El capital tiende por naturaleza al monopolio, previa eliminación de toda competencia, y ese impulso debe ser férreamento vigilado y corregido por los estados si pretenden -y deberían hacerlo- defender los intereses de los ciudadanos en tanto que consumidores y, asimismo, garantizar su propia independencia frente al creciente poder de las grandes corporaciones multinacionales. El problema principal reside en la globalización de la economía. Resulta inútil que un solo país (o sólo la UE) mantenga firmes posturas antimonopolísticas si otros son cómplices de quienes abusan por sistema de su posición de dominio en un determinado mercado.
Durante los últimos años, regidos por la bajo tantos puntos de vista abyecta administración Bush, Estados Unidos ha ignorado sistemáticamente las maniobras sucias de sus grandes corporaciones y trusts y ello ha redundado en un imprudente aumento del nivel de indefensión de los consumidores y también, en muchos casos, de las empresas de segundo nivel, cuya emergencia se ha visto frecuentemente frustrada.
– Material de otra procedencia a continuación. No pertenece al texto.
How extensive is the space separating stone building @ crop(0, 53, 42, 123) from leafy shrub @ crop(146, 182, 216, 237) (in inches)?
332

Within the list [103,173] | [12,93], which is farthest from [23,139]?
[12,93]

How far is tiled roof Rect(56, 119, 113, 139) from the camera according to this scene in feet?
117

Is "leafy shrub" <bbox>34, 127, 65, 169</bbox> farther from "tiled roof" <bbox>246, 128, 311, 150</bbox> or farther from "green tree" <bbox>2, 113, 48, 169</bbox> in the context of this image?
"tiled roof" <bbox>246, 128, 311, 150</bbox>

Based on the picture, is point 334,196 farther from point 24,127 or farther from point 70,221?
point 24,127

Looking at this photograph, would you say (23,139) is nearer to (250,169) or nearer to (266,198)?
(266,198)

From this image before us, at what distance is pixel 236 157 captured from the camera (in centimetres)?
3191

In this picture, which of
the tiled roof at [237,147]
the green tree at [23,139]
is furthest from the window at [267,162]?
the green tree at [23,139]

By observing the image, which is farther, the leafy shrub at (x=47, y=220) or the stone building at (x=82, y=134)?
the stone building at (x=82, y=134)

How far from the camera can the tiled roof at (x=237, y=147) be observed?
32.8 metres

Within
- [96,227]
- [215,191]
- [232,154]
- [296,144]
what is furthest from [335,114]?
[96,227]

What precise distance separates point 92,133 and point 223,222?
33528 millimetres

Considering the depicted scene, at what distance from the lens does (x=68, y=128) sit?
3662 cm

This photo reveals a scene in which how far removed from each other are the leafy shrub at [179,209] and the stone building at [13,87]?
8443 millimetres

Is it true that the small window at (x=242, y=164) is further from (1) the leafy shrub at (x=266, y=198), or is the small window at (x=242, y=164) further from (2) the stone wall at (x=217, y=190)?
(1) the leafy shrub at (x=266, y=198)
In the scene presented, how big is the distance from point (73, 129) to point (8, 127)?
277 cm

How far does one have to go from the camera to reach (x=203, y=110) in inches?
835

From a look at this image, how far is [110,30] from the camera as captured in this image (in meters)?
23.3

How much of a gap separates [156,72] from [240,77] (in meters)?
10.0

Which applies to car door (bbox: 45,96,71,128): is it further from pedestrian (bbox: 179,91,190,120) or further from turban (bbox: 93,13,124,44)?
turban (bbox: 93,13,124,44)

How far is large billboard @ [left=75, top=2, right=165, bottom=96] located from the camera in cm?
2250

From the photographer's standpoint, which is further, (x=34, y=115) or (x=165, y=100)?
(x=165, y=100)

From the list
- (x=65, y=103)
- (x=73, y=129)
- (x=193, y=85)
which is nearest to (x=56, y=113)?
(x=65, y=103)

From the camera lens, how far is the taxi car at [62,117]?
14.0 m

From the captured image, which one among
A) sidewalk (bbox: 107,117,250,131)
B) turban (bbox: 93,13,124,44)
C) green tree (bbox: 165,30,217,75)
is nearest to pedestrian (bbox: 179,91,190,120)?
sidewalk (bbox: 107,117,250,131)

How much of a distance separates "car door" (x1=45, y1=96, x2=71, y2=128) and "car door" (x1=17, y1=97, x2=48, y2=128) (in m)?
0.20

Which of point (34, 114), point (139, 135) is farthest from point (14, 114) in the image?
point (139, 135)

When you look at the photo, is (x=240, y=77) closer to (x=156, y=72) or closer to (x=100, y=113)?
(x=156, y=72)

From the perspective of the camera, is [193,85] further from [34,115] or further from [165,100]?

Ahora parece que Obama quiere poner fin al imperio de la ley de la selva. El pasado día 11 su ministerio de Justicia ha derogado el documento que regía la normativa sobre competencia durante la 'era Bush', concebido precisamente para dificultar la posibilidad de que el Gobierno se interfiriera.
Es un primer paso para poner orden y ofrecer unas garantías mínimas en un marco de incertidumbres que sobrepasa ampliamente las fronteras de Estados Unidos y que es de transcendecia crucial en el contexto de la profunda crisis económica que está sacudiendo las estructuras económicas en todo el mundo. El mito ultraliberal de la autorregulación o autocorrección de los mercados nunca se ha parecido más a un cuento para idiotas contado por depredadores sin escrupulos que ahora mismo. El castillo de naipes del crecimiento permanente se ha venido abajo justamente a causa de la culposa inhibición de quienes tienen la obligación de regular y corregir las consecuencias de la codicia enfermiza que padecen los grandes actores de esa conflagración permanente que tiene el mercado internacional como escenario.
Son muchos, por no decir todos, los sectores económicos que deben ser sometidos al escrutinio sistemático de los gobiernos. La banca, la energía o las telecomunicaciones, especialmente. Pero es de vital importancia frustar las fuertes tendencias monopolísticas que se registran en el expansivo sector informático (tanto en el software como en el hardware). La informática se ha instalado en el corazón del sistema y en la vida cotidiana de las gentes y a nadie se le ocultan los riesgos implícitos en la concentración de poder, que, en gran medida, ya es un hecho.
De no hacerlo así, se estará abriendo la puerta a las más indeseables utopías. Google, por ejemplo, tiene ya en sus manos un poder históricamente inédito y su voracidad es cualquier cosa menos tranquilizadora.